En l’espèce, deux personnes physiques avaient vendu en 2015, pour un prix de 710.000 EUR, leurs actions dans une société active dans le secteur automobile (A) à une société (B), qui était quasiment dépourvue de substance. Ils avaient alors réalisé une plus-value exonérée. Les personnes physiques avaient par ailleurs un compte-courant débiteur de plus de 600.000 EUR à l’égard de A. En 2017, B absorba A (fusion mère-fille). A l’occasion de la fusion, une compensation s’est opérée entre la créance de prix des vendeurs et leur compte-courant débiteur. Selon le tribunal, c’est à ce moment que les actionnaires sont réputés avoir reçu un dividende imposable.

Pour bien comprendre le raisonnement du magistrat, il est utile de rappeler qu’en cas de fusion mère-fille, aucune action de la société absorbante (ici: B) ne peut être attribuée en échange d’actions de la société absorbée (ici: A) détenues par la société absorbante (article 12:34, § 2, 1°, CSA). Aussi, les éléments de fonds propres de la société absorbée disparaissent-ils à hauteur du pourcentage de participation de la société absorbante dans la société absorbée. En l’espèce, les réserves de la société absorbée A n’ont donc pas été reprises dans les comptes de la société absorbante B; elles ont été « effacées », pour reprendre l’expression du tribunal. Pour le tribunal, sans cet ensemble d’opérations, les personnes physiques auraient dû percevoir des dividendes (taxés à 30 %) pour arriver au même résultat de remboursement de leur dette.

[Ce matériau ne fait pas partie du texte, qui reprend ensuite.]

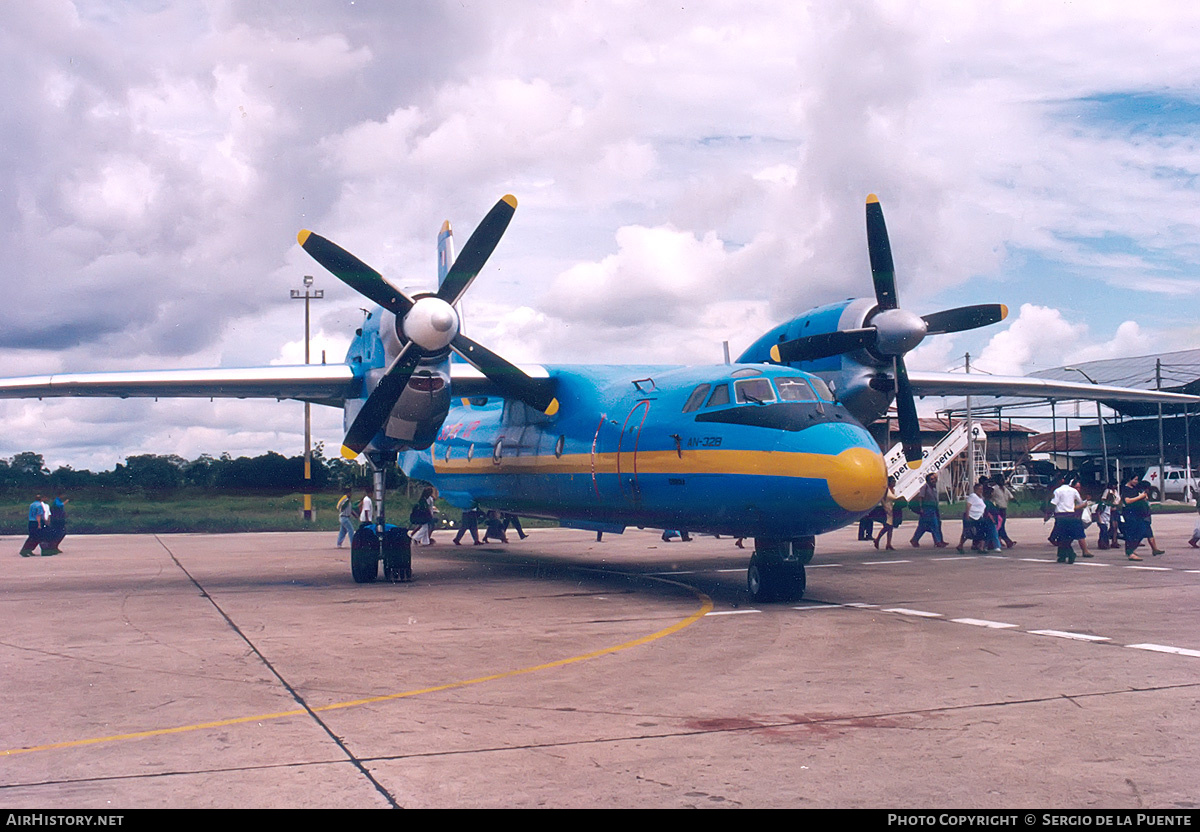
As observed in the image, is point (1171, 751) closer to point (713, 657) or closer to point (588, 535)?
point (713, 657)

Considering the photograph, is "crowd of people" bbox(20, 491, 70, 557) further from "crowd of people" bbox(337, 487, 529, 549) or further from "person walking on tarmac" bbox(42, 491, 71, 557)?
"crowd of people" bbox(337, 487, 529, 549)

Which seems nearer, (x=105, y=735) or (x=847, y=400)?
(x=105, y=735)

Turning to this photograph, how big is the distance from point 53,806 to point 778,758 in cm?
368

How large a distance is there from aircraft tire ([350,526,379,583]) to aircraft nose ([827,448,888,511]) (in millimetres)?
7827

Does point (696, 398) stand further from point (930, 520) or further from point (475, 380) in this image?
point (930, 520)

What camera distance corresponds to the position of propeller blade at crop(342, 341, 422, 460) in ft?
47.7

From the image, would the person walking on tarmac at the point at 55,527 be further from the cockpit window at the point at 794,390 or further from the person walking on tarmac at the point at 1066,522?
the person walking on tarmac at the point at 1066,522

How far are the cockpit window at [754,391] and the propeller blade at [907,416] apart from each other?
16.4ft

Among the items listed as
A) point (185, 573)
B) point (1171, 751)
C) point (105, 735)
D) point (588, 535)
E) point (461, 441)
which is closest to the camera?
point (1171, 751)

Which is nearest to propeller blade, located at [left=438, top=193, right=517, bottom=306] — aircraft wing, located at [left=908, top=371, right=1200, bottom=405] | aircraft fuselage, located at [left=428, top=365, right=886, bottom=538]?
aircraft fuselage, located at [left=428, top=365, right=886, bottom=538]

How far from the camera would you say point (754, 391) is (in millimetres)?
12508

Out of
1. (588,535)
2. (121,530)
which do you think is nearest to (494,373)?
(588,535)

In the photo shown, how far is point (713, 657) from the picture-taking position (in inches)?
346

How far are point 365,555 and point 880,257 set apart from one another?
9875 millimetres
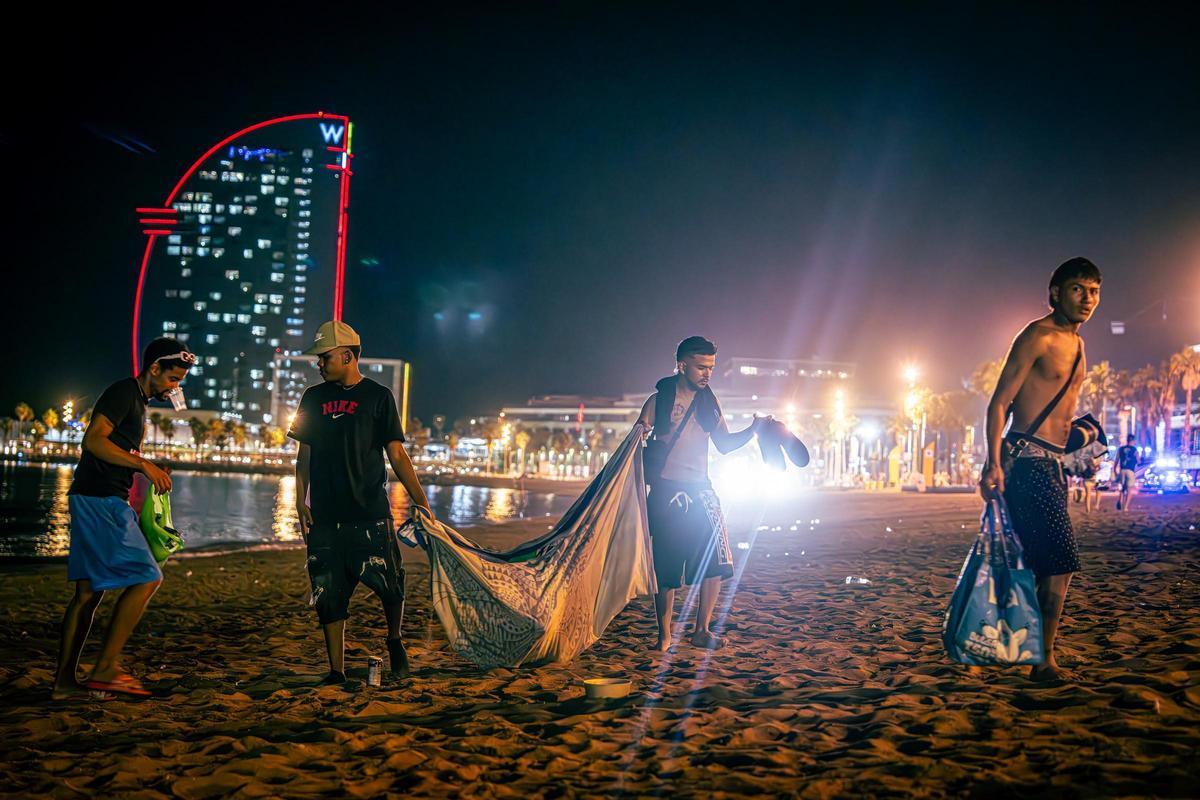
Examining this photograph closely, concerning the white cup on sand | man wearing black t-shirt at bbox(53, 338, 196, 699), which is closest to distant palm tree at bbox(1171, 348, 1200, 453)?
the white cup on sand

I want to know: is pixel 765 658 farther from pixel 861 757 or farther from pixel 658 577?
pixel 861 757

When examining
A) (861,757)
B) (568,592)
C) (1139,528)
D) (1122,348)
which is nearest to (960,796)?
(861,757)

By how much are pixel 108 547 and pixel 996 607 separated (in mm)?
4655

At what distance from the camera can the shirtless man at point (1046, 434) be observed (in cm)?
479

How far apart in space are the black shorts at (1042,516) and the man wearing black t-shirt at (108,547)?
458 centimetres

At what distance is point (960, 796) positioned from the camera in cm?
326

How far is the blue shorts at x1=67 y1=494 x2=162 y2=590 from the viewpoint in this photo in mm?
5258

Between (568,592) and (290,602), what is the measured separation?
458cm

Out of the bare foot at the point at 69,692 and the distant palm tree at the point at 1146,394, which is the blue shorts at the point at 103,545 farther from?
the distant palm tree at the point at 1146,394

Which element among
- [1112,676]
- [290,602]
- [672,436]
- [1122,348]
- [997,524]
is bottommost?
[290,602]

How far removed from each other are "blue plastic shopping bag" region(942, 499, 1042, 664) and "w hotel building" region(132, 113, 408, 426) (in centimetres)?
16260

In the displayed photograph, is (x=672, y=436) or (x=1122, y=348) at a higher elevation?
(x=1122, y=348)

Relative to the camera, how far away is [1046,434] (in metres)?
4.88

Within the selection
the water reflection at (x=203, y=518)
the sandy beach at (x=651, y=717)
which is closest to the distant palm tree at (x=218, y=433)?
the water reflection at (x=203, y=518)
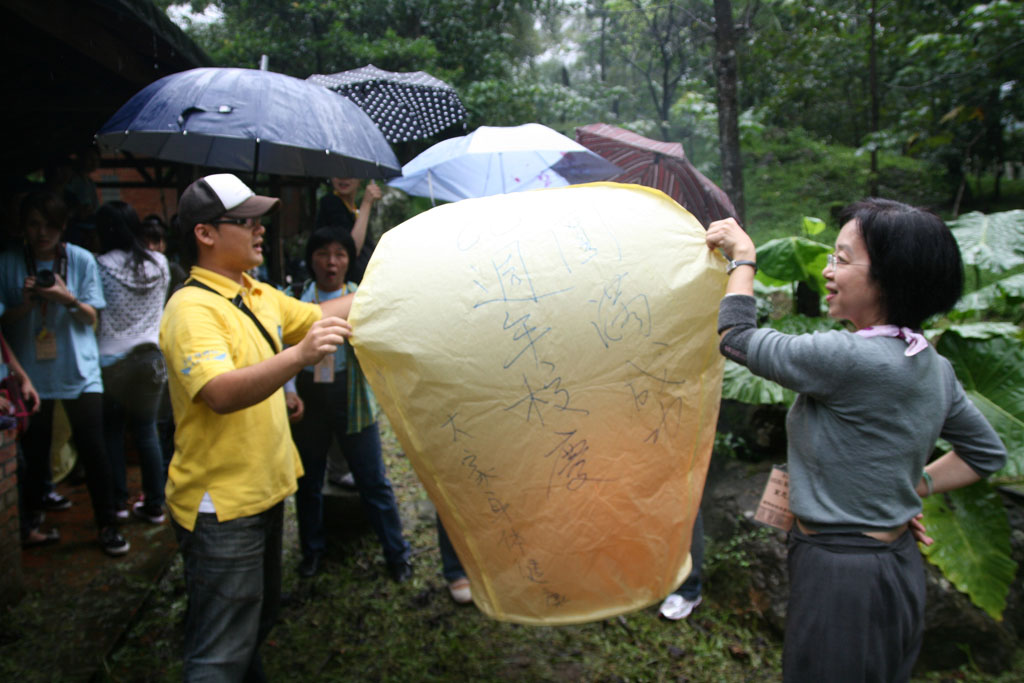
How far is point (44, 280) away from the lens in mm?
3076

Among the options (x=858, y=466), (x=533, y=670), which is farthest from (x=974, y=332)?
(x=533, y=670)

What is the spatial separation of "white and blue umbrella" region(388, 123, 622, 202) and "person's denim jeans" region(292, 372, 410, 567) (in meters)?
1.14

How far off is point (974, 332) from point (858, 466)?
89.9 inches

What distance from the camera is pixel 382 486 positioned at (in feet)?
10.4

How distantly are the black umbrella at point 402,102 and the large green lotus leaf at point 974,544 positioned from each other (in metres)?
3.36

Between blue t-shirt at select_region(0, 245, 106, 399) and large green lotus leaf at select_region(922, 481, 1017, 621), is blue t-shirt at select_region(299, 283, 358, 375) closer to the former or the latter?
blue t-shirt at select_region(0, 245, 106, 399)

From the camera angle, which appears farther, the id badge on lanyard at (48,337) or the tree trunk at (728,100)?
the tree trunk at (728,100)

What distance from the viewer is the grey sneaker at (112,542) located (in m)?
3.34

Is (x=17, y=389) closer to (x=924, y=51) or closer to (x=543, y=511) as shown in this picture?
(x=543, y=511)

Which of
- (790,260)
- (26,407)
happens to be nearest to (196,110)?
(26,407)

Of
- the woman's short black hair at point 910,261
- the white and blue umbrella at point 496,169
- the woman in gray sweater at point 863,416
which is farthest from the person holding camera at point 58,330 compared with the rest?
the woman's short black hair at point 910,261

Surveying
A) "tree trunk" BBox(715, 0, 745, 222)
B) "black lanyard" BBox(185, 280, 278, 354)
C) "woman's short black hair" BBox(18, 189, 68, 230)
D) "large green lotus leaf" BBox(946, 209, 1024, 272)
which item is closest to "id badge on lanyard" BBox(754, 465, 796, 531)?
"black lanyard" BBox(185, 280, 278, 354)

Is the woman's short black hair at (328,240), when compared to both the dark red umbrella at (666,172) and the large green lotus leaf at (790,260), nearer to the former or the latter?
the dark red umbrella at (666,172)

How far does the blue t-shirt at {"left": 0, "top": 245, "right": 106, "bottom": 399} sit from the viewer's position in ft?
10.1
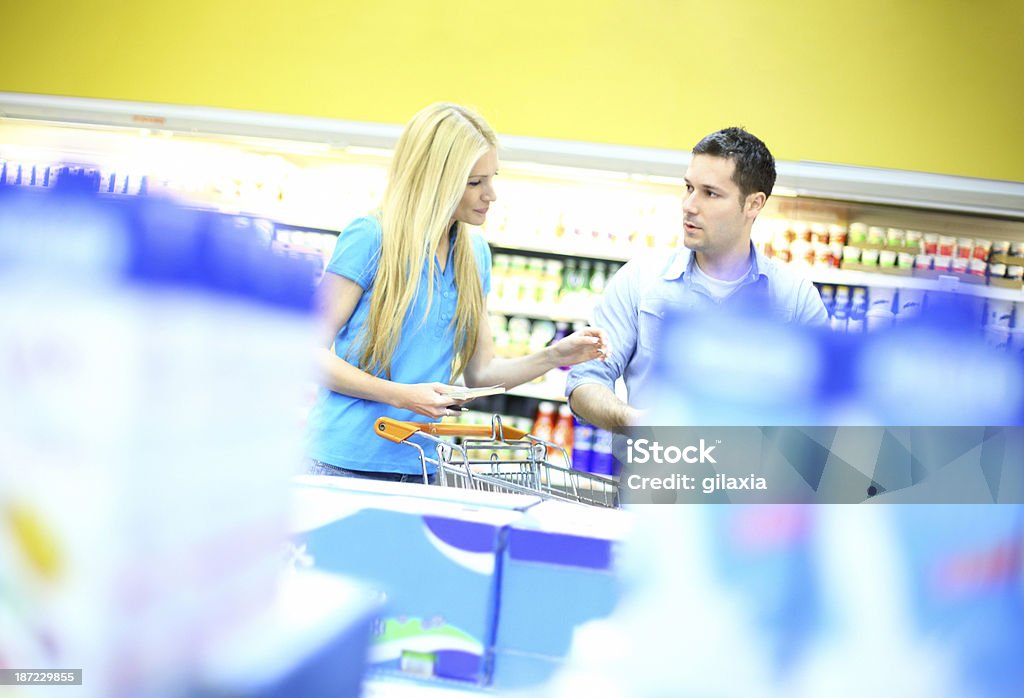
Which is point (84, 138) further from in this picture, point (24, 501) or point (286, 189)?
point (24, 501)

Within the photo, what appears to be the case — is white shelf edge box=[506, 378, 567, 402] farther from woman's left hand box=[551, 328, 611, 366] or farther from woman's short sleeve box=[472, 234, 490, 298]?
woman's left hand box=[551, 328, 611, 366]

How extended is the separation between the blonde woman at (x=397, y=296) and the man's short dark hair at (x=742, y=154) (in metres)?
0.54

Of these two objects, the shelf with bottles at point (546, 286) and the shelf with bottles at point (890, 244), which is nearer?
the shelf with bottles at point (890, 244)

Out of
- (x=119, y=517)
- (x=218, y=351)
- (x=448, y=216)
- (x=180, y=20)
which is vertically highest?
(x=180, y=20)

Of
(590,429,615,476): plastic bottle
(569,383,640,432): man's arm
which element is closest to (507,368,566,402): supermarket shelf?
(590,429,615,476): plastic bottle

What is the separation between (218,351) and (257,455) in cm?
10

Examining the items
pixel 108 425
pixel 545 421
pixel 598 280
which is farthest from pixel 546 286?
pixel 108 425

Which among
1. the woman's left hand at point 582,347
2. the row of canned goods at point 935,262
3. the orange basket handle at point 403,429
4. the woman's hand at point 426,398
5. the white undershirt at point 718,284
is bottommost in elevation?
the orange basket handle at point 403,429

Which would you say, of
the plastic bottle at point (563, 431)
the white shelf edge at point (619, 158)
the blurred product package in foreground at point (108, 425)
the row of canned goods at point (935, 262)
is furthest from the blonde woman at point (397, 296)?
the row of canned goods at point (935, 262)

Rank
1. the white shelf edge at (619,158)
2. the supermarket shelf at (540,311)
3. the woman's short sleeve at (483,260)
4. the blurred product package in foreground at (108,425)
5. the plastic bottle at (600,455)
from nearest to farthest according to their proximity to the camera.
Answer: the blurred product package in foreground at (108,425) < the woman's short sleeve at (483,260) < the white shelf edge at (619,158) < the plastic bottle at (600,455) < the supermarket shelf at (540,311)

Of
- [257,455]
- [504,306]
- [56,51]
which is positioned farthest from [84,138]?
[257,455]

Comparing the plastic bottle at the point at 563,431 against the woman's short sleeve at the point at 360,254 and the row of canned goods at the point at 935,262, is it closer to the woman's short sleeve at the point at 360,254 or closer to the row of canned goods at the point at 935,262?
the row of canned goods at the point at 935,262

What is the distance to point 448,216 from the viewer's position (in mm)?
2209

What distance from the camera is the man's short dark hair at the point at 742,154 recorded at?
237 centimetres
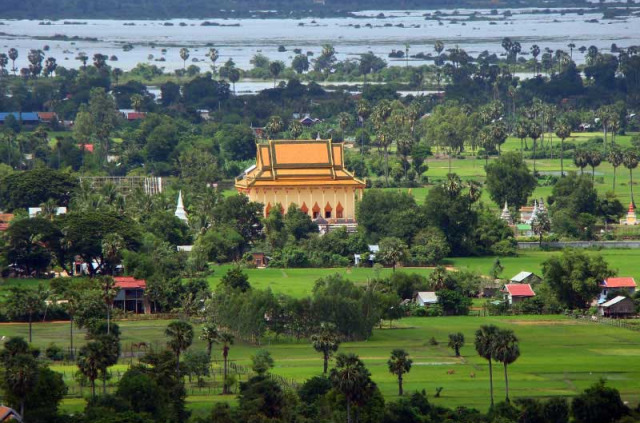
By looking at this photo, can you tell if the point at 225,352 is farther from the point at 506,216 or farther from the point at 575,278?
the point at 506,216

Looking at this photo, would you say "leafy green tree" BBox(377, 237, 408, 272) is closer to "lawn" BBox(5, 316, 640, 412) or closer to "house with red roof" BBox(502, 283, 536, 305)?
"house with red roof" BBox(502, 283, 536, 305)

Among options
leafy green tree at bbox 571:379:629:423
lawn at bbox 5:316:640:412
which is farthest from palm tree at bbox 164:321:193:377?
leafy green tree at bbox 571:379:629:423

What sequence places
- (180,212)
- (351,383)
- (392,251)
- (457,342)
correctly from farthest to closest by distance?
(180,212), (392,251), (457,342), (351,383)

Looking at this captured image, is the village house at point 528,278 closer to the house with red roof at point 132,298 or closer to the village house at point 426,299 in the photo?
the village house at point 426,299

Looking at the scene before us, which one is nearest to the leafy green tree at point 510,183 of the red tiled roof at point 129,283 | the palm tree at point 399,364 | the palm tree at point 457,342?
the red tiled roof at point 129,283

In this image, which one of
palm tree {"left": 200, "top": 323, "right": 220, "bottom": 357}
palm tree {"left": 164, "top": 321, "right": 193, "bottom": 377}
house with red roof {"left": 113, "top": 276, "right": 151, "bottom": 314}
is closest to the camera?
palm tree {"left": 164, "top": 321, "right": 193, "bottom": 377}

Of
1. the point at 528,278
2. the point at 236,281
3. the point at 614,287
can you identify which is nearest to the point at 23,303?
the point at 236,281

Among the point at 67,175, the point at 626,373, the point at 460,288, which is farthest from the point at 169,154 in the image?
the point at 626,373
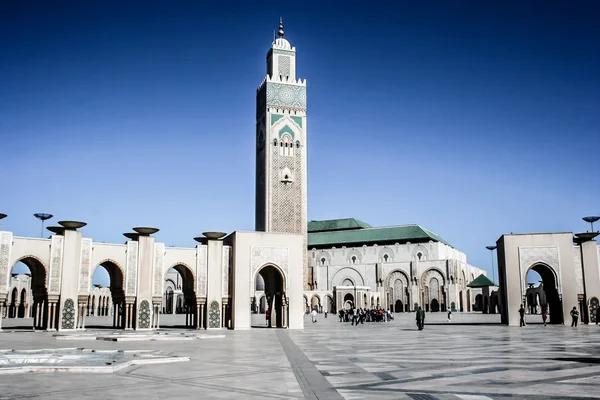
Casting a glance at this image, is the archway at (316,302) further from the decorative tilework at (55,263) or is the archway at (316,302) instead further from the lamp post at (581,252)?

Quel est l’enseignement de cette décision, qui s’inscrit dans le droit fil de la jurisprudence récente (cfr not. arrêt du 6 septembre 2022 de la CA d’Anvers – voir mon commentaire ci-dessous) ? Simple: la plus grande prudence est de mise lors de la mise en place de montages ayant pour effet de « convertir » / « transformer » des dividendes (imposables) en plus-values sur actions (exonérées). Force est de constater que les magistrats semblent de plus en plus enclins à suivre le fisc, en particulier lorsque les motivations autres que fiscales ne sautent pas aux yeux!